CLASSIQUE ENTRE VALERY GERGIEV ET LE MARIINSKY: L’OSMOSE
Ce cadeau, on s’en souviendra. Quand Valery Gergiev annonce la «Danse russe» du Casse-Noisette, après deux symphonies mémorables du même auteur, ce n’est pas seulement le jour anniversaire du compositeur que célèbre le chef à l’issue de son concert estampillé Migros Classics. C’est aussi le plaisir de retrouver Genève. Son large sourire, en arrivant sur scène, le dit. Au salut final, l’ovation de la salle qui lui répond loue une soirée étourdissante. On peut se dire que les oeuvres sont pour beaucoup dans la réussite du programme 100% Tchaïkovski, porté par des icônes russes. Mais ce n’est pas uniquement de ça qu’il s’agit lundi soir au Victoria Hall. Car si la 2e Symphonie dite «Petite Russie» trempe dans le folklore et l’énergie de la jeunesse, si la sombre 5e puise dans les tourments de l’âme et si Trepak soulève l’ardeur de tous, il se passe quelque chose de supérieur.
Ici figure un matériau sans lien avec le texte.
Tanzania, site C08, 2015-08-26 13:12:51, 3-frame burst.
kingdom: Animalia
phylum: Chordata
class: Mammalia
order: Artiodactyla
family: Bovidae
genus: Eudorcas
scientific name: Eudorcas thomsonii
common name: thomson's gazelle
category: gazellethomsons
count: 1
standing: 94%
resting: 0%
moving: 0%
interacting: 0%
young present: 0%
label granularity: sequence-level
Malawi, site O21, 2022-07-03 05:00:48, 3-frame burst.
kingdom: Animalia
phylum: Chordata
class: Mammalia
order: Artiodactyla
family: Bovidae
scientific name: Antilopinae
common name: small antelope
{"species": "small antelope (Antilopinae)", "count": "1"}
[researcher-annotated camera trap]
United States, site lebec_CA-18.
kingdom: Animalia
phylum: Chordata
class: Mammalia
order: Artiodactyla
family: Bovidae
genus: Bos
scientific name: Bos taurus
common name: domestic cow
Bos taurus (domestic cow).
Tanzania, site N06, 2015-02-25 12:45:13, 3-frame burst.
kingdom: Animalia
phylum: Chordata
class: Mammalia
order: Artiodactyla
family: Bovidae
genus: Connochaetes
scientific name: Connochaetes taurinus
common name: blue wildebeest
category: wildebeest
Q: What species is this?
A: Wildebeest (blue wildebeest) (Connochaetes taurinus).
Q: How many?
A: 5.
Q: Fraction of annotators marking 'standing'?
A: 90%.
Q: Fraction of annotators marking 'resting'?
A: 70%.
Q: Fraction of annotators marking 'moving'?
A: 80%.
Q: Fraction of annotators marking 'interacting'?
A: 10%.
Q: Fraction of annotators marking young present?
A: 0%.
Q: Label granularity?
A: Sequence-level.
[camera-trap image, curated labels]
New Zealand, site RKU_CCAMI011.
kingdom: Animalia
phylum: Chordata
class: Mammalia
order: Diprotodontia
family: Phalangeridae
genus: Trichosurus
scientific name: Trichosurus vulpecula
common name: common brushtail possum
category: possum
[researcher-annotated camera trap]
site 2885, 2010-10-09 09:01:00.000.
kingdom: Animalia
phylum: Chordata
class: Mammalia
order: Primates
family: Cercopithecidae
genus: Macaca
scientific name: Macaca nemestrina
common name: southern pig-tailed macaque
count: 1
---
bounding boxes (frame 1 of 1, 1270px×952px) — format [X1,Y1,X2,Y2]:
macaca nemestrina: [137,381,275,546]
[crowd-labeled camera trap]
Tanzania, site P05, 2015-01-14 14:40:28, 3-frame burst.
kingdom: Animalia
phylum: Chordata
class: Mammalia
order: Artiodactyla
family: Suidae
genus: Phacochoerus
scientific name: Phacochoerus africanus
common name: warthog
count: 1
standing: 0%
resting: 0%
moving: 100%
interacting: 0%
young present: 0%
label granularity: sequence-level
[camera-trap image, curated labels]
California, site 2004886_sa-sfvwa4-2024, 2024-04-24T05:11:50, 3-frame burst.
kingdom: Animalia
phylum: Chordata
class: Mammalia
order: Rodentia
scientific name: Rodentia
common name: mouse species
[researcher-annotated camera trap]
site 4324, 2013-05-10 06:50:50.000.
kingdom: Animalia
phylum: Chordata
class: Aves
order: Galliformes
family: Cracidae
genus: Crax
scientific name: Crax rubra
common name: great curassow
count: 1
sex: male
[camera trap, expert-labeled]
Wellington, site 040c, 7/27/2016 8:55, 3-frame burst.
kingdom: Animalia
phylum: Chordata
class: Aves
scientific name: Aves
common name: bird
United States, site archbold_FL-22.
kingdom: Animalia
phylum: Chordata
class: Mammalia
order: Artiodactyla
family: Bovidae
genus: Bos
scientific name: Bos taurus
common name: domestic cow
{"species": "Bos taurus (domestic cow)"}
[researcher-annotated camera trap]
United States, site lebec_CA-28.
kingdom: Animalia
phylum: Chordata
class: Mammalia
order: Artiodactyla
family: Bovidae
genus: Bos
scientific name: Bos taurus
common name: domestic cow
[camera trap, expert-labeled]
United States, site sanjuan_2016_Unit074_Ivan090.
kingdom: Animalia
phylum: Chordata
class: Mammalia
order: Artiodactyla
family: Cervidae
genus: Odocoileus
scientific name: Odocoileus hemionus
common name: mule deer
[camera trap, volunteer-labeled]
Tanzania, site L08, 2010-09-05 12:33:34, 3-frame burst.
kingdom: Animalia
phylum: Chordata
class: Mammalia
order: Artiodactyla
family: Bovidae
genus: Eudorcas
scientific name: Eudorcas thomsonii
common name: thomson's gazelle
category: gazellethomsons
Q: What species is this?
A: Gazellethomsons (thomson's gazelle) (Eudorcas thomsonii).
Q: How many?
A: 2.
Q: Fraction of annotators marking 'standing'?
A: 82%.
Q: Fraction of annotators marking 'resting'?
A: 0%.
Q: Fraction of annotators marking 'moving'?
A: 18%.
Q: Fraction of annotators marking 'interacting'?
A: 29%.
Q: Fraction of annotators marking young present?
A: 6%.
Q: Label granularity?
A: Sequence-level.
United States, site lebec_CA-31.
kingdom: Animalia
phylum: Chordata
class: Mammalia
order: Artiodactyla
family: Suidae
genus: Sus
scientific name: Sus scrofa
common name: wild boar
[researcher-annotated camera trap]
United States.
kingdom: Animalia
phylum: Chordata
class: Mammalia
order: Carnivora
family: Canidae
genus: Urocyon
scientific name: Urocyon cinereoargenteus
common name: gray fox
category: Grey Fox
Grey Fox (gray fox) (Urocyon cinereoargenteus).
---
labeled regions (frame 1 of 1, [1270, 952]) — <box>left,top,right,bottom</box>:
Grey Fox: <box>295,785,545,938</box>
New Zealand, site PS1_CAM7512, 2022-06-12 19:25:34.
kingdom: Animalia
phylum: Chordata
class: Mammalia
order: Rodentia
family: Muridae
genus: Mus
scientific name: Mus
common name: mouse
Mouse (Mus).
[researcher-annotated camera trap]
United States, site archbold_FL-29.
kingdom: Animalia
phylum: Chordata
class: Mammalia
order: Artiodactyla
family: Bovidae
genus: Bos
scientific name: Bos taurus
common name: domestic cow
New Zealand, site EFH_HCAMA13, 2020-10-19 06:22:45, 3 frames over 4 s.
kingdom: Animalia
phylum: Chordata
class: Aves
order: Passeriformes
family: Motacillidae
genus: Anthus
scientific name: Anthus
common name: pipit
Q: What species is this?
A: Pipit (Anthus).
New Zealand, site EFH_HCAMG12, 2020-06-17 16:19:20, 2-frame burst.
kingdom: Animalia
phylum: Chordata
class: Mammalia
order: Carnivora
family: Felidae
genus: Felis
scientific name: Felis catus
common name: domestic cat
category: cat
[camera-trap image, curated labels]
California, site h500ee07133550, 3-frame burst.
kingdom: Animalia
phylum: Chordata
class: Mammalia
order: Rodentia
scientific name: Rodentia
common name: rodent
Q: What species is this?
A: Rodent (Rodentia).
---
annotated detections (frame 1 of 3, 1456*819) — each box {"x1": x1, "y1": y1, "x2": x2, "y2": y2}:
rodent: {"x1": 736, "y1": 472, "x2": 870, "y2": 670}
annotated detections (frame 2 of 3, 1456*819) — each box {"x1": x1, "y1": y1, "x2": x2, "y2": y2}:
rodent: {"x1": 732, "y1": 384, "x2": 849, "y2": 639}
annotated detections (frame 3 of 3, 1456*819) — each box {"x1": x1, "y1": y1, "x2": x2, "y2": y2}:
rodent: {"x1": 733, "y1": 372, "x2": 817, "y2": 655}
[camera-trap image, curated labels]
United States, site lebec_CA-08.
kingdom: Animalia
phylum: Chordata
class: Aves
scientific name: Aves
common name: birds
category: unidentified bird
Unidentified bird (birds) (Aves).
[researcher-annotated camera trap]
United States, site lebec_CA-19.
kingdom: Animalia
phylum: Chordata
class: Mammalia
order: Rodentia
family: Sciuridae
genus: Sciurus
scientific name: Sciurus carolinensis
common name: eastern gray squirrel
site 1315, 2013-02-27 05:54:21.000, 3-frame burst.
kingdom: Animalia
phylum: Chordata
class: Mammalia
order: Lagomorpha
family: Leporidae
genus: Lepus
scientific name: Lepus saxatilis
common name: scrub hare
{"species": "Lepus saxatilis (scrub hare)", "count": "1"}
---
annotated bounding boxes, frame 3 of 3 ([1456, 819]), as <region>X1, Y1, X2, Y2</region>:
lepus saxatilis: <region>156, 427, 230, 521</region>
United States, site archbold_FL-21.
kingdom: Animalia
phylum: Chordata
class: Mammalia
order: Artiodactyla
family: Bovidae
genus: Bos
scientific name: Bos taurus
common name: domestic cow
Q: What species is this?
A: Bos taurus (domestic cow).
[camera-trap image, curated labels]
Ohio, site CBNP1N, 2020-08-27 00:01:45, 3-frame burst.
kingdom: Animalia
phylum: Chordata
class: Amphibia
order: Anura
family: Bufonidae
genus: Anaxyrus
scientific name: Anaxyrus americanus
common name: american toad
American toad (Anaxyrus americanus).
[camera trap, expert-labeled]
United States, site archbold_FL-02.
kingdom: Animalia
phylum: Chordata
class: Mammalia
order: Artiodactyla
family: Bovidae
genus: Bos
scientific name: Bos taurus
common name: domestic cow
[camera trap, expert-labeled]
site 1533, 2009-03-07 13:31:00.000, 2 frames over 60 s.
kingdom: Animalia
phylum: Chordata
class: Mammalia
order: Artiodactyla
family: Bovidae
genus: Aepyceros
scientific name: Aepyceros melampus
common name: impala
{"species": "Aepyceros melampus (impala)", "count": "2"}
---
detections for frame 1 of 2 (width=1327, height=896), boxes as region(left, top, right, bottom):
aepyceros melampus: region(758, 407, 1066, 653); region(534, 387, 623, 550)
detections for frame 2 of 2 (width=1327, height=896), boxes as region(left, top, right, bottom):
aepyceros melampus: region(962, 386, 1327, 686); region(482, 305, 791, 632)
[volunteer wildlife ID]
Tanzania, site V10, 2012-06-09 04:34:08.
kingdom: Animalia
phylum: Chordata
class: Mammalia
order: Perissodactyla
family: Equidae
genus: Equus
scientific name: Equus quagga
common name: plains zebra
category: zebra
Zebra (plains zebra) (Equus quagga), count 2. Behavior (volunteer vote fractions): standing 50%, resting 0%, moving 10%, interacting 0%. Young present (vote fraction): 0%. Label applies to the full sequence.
Il y a d’abord les choix. Donner l’intégrale des six symphonies en tournée suisse de trois jours, cela fait sens et démontre la puissance de travail des musiciens et de leur meneur. Elire la version de la 2e, remaniée sept ans plus tard, leste le discours. Mais surtout, il y a ce qui anime l’orchestre du Théâtre Mariinsky et son directeur. Quarante ans de fréquentation et plus de vingt de direction générale de Gergiev ont créé des liens puissants. Quant aux innombrables et incessants déplacements, ils ont transformé l’attachement en osmose. Au fil du temps, Gergiev et le Mariinsky ont fini par composer un seul être, tant la moindre respiration du chef, le plus infime frissonnement de doigt ou un seul regard lancé provoquent instantanément l’effet suggéré. Cette synchronisation organique tient d’une même passion, d’une discipline d’airain et d’une mission d’excellence sans limites. Gergiev y consacre sa vie. Le Mariinsky lui donne la sienne, entière.
Une même quête d’absolu
Pour s’en convaincre, il n’y a qu’à fermer les yeux et se laisser porter par le flux vibrant, dense et chaleureux d’une masse orchestrale à la fois fusionnelle et claire comme une source. Mais il suffit aussi de regarder ces jeunes qui d’année en année envahissent les pupitres, et de sentir ce bouillonnement qui brûle le son et transporte les élans vers une même quête d’absolu. Dans la 2e Symphonie, le cor et le basson solo donnent d’entrée le ton. Cet absolu existe. Et ils savent le rendre. Déjà incluses dans le silence, les mélodies s’en extraient imperceptiblement, aussi ductiles que sensibles. Dès lors, il n’est plus question, d’une partition à l’autre, que de respiration naturelle, de dynamiques fulgurantes, de compacité minérale et de fonte des sonorités. Tout cela sans que jamais les déferlements ne blessent l’oreille, grâce à des cordes royales, une harmonie rayonnante et des percussions hypersensibles. Dans la 5e Symphonie, Gergiev, toujours mains nues, attise les musiciens parmi eux, et par coeur. Par corps, peut-on dire, tant il transmet les vibrations qui le parcourent aux pupitres. Et à la salle, médusée.